Problem to work on
From the excerpt on Marvel heroes, print word for word the text between "No Better than" and "a superhero forever.", inclusive.

And that’s just in the 13 films of the Marvel Cinematic Universe. Going by the population of the world in our universe, that accounts for at least 14.161 billion lives, rescued from subjugation or annihilation by less than a dozen people in skintight spandex. Their fortitude and derring-do lead them into battle; and, when the dust settles, millions who should have died still live.
But not everybody.
No Better than the Bad Guys?
The opening shots of the conflict are fired by Bucky Barnes, in 1991. Out of control of his own mind, he’s driven to do a terrible thing he doesn’t want to. His desires are weakened by this programming. And when he’s activated, his sin comes out.
In the modern day, the conflict is reborn when Wanda Maximoff (the Scarlet Witch) tries to save the occupants of a marketplace in Lagos by telekinetically lifting it above the street, only reaching a few stories before she loses control of the explosion. This destroys a large chunk of the building, killing the Wakandans inside. In trying to save thousands, she kills dozens – and the guilt nearly puts her off of being a superhero forever.
For both Tony and Wanda, sin has “splattered.”
For Tony, Wanda, and Bucky, sin has “splattered;” in Wanda’s case, it’s the villain’s sin splattering onto her. Both Wanda and Tony have tried to save some people, and succeeded at the cost of other people.
But although many lives have been saved and many people have forgiven them, it doesn’t change the fact that innocent people are still dead at their hands. Forgiveness and salvation doesn’t remove the consequences. Sin still splatters.

[Saved data entries]

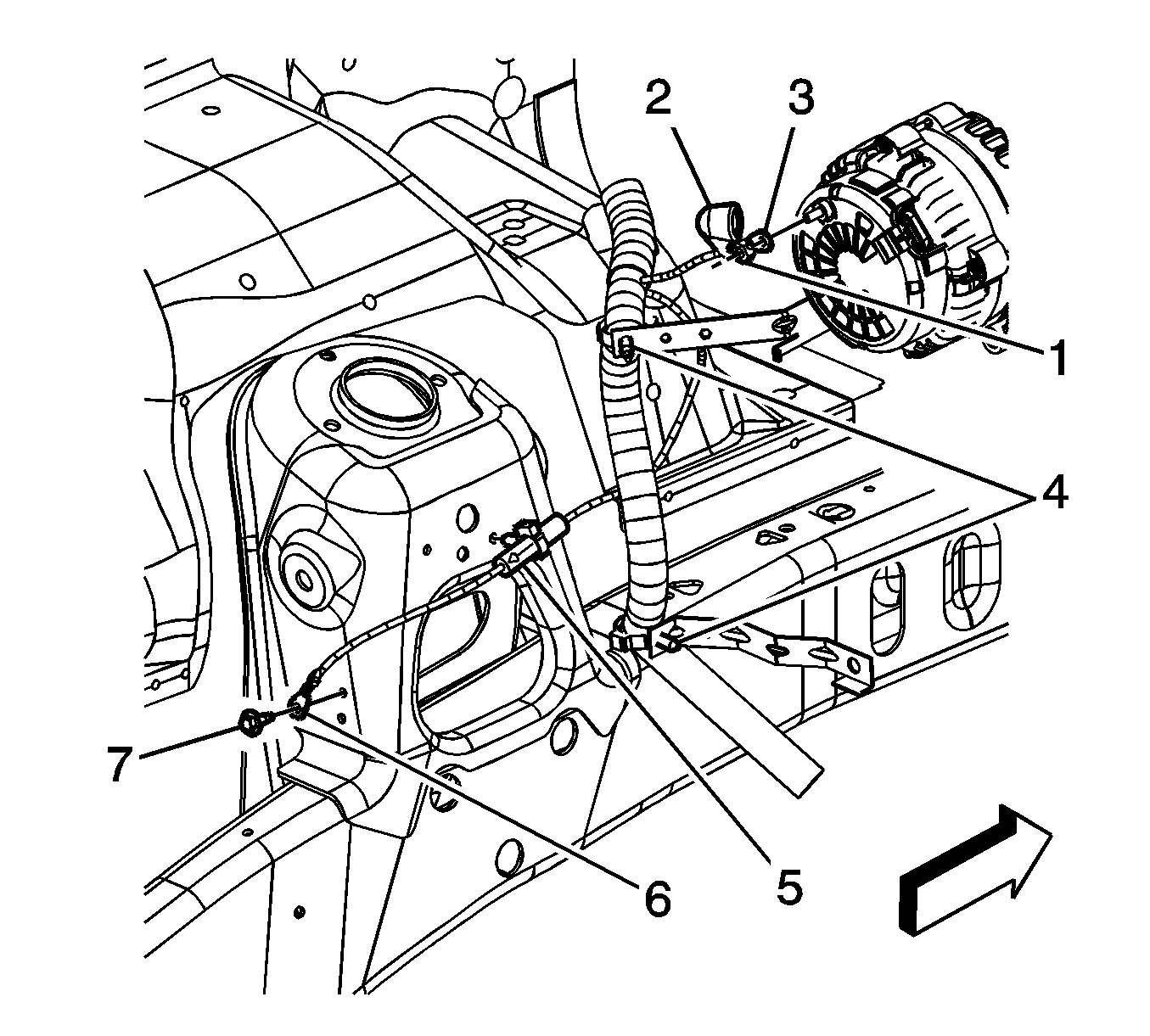 2
3
1
4
7
6
5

Result for this exercise
No Better than the Bad Guys?
The opening shots of the conflict are fired by Bucky Barnes, in 1991. Out of control of his own mind, he’s driven to do a terrible thing he doesn’t want to. His desires are weakened by this programming. And when he’s activated, his sin comes out.
In the modern day, the conflict is reborn when Wanda Maximoff (the Scarlet Witch) tries to save the occupants of a marketplace in Lagos by telekinetically lifting it above the street, only reaching a few stories before she loses control of the explosion. This destroys a large chunk of the building, killing the Wakandans inside. In trying to save thousands, she kills dozens – and the guilt nearly puts her off of being a superhero forever.